Offenbar überrascht von dem Ansturm auf die Mauergrenze, war von der Entscheidung des ZKs der SED keine Rede mehr, daß Privatbesuche vorher bei den Ost-Berliner Meldebehörden beantragt werden müssen. Es reichte der Personalausweis, und auch auf die Kontrolle dieser Papiere verzichteten die DDR -Grenzer bald gänzlich. Diese durch die Praxis erzwungene Handhabung der Ausreise aus der DDR soll nach vorliegenden Informationen noch bis einschließlich Sonntag gelten. Die bisher in den Westteil der Stadt gekommenen Ost-Berliner sind zum allergrößten Teil in der Nacht und am Morgen wieder zurückgekehrt.
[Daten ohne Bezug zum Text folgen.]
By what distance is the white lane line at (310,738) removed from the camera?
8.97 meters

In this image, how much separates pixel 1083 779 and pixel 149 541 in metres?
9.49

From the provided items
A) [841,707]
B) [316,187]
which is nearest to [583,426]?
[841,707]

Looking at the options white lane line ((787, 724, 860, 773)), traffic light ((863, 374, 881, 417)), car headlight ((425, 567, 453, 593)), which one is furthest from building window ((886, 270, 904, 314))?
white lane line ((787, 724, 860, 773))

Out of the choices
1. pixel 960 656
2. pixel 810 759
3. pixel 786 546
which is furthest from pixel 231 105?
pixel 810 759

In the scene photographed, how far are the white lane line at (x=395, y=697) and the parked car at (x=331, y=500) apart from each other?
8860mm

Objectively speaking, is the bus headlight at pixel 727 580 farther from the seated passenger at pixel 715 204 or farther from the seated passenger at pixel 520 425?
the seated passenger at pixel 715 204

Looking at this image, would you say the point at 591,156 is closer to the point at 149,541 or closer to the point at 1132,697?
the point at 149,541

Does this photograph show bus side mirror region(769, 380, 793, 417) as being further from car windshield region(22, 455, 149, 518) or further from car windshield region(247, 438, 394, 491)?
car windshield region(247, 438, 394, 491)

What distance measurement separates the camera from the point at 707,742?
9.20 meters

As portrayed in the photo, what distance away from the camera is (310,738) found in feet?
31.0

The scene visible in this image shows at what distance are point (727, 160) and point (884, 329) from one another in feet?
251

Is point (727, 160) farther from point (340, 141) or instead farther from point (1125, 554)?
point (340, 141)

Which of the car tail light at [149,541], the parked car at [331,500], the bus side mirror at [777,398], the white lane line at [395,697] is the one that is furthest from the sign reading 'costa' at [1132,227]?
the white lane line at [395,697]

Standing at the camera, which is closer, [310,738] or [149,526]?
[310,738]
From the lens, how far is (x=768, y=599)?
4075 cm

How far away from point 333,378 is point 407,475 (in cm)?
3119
Schätzungen besagen, daß zum jetzigen Zeitpunkt rund zehn Prozent vom Kurztrip nicht zurückkehren wollen.

Bundesdeutsche Behörden und Institutionen bereiteten sich gestern mit Hochdruck darauf vor, für Aussiedler Notunterkünfte und für Kurzbesucher Informationen und Hilfen bereitzustellen. Bundespräsident von Weizsäcker nannte die jüngste Entwicklung einen „tiefen historischen Einschnitt in der Nachkriegsgeschichte“.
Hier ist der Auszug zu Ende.